Interactive regression diagnostics

Fitting a statistical model is typically more expensive than drawing a random sample, and the results need to feed into multiple outputs simultaneously: a plot and a coefficient table, for example. This is the case where a reactive expression is most obviously the right tool.

The application below fits a simple linear regression of mpg on a user-chosen predictor from mtcars. The fitted model object is produced once in model() and consumed by both the plot and the coefficient table. When the user selects a new predictor, the model is refitted exactly once and both outputs update from the same fitted object.

This is the same pattern as before but in a context where getting it wrong would be noticeable: if the plot and the table were using independently fitted models, the code would be doing duplicate work and the example would fail to demonstrate reactive sharing. The principle is the same in more expensive settings: share costly computations through a reactive expression rather than repeating them in each render block.

ui <- fluidPage(
  titlePanel("Simple linear regression"),
  sidebarLayout(
    sidebarPanel(
      selectInput("xvar", "Predictor",
                  choices = c("wt", "hp", "disp", "qsec")),
      checkboxInput("ci", "Show confidence band", value = TRUE)
    ),
    mainPanel(
      plotOutput("regplot"),
      tableOutput("coeftable")
    )
  )
)

server <- function(input, output) {
  model <- reactive({
    fmla <- as.formula(paste("mpg ~", input$xvar))
    lm(fmla, data = mtcars)
  })

  output$regplot <- renderPlot({
    df <- mtcars
    df$x <- df[[input$xvar]]
    grid <- data.frame(
      x = seq(min(df$x), max(df$x), length.out = 200)
    )
    pred_data <- setNames(data.frame(grid$x), input$xvar)
    pred <- if (input$ci) {
      predict(model(), newdata = pred_data, interval = "confidence")
    } else {
      predict(model(), newdata = pred_data)
    }
    if (input$ci) {
      fit_df <- data.frame(
        x = grid$x,
        fit = pred[, "fit"],
        lwr = pred[, "lwr"],
        upr = pred[, "upr"]
      )
    } else {
      fit_df <- data.frame(
        x = grid$x,
        fit = as.numeric(pred)
      )
    }
    p <- ggplot(df, aes(x = x, y = mpg)) +
      geom_point(colour = "steelblue") +
      labs(x = input$xvar, y = "mpg") +
      theme_minimal()
    if (input$ci) {
      p <- p +
        geom_ribbon(data = fit_df,
                    aes(x = x, ymin = lwr, ymax = upr),
                    inherit.aes = FALSE,
                    fill = "firebrick", alpha = 0.15) +
        geom_line(data = fit_df,
                  aes(x = x, y = fit),
                  inherit.aes = FALSE,
                  colour = "firebrick", linewidth = 1)
    } else {
      p <- p +
        geom_line(data = fit_df,
                  aes(x = x, y = fit),
                  inherit.aes = FALSE,
                  colour = "firebrick", linewidth = 1)
    }
    p
  })

  output$coeftable <- renderTable({
    m <- model()
    cf <- coef(summary(m))
    data.frame(Term = rownames(cf), round(cf, 4))
  }, rownames = FALSE)
}

shinyApp(ui, server)

Notice that model() is shared between output$regplot and output$coeftable. When the user selects a new predictor, the model is refitted once and both outputs update from the same fitted object.
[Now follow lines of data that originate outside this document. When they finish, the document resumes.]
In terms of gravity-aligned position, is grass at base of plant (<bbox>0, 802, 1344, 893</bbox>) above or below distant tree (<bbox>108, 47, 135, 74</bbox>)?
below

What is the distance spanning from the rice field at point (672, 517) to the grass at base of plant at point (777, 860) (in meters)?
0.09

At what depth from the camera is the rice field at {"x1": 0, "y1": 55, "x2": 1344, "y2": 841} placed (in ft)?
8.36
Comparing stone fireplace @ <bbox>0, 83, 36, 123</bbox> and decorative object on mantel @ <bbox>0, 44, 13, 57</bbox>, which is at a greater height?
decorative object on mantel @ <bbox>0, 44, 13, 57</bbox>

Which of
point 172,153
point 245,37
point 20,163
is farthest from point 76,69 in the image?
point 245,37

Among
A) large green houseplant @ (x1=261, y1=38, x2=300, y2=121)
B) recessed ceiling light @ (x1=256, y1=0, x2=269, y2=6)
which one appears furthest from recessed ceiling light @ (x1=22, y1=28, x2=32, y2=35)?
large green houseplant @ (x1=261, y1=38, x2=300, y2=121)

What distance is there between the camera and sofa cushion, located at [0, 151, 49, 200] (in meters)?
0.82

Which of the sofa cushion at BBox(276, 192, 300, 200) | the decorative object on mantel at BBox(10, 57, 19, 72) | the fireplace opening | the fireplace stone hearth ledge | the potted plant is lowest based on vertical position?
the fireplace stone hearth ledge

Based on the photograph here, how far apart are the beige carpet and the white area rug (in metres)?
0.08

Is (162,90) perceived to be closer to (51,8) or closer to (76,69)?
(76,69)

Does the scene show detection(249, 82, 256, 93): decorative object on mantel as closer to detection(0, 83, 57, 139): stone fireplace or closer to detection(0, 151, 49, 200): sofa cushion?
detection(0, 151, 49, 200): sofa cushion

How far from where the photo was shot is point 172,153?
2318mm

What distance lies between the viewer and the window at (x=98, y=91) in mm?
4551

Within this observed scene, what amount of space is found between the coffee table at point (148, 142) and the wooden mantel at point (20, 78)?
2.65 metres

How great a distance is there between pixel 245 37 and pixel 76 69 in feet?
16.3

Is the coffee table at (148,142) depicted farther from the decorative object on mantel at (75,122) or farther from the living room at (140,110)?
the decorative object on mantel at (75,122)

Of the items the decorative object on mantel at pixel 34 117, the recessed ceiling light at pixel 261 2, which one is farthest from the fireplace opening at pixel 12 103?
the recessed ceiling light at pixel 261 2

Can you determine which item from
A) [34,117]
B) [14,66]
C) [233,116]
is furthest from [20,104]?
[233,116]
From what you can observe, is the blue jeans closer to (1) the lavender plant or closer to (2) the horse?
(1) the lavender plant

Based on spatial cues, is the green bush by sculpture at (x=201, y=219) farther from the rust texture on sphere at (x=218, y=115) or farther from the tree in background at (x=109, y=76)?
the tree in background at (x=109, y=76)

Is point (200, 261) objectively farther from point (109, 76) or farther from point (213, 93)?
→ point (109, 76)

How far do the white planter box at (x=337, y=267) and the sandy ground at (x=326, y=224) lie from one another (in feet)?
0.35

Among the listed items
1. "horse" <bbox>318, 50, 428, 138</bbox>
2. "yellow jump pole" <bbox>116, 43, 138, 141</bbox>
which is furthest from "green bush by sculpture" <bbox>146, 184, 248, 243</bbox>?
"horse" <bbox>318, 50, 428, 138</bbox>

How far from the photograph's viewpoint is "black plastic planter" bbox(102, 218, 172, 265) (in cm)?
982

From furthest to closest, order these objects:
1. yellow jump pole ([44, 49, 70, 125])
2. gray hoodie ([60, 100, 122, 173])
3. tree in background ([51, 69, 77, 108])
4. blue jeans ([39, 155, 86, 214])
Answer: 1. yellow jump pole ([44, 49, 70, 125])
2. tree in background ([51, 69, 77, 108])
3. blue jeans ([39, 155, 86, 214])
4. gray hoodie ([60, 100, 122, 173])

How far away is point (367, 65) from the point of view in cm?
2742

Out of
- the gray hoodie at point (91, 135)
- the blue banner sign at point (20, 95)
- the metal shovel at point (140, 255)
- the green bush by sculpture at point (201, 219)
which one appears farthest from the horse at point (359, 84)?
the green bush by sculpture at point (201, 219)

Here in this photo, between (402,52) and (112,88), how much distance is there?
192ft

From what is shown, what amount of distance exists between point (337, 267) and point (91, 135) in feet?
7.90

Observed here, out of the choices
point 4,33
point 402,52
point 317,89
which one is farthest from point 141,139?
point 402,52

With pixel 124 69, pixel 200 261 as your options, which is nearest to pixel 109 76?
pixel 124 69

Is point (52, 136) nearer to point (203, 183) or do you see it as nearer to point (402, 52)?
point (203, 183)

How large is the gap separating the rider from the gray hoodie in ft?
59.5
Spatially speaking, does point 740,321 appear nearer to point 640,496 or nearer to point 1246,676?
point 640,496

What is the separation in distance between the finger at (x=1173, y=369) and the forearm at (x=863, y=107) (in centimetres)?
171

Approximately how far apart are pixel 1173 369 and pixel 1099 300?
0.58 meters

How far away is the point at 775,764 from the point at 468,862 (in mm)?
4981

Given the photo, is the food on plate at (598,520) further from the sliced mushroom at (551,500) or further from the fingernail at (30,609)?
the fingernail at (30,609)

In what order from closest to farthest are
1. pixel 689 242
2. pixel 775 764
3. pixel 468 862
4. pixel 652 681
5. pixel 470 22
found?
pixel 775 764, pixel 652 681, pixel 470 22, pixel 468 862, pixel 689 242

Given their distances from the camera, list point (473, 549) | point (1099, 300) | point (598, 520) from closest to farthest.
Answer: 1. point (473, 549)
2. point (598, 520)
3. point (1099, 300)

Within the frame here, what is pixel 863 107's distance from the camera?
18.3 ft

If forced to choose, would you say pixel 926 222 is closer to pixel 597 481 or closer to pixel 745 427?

Managing the reactive graph

When building these applications it is useful to think explicitly about the reactive dependency graph: which outputs depend on which inputs, and whether any reactive expressions sit between them. A reactive expression that depends on input$n and is consumed by two outputs creates a diamond-shaped graph, which is the efficient structure. If both outputs read input$n directly and repeat the same computation, the graph has two parallel edges that each trigger the same work. For cheap computations this does not matter. For expensive computations (model fitting, simulation, reading data) it matters a great deal, and a reactive expression is the correct solution.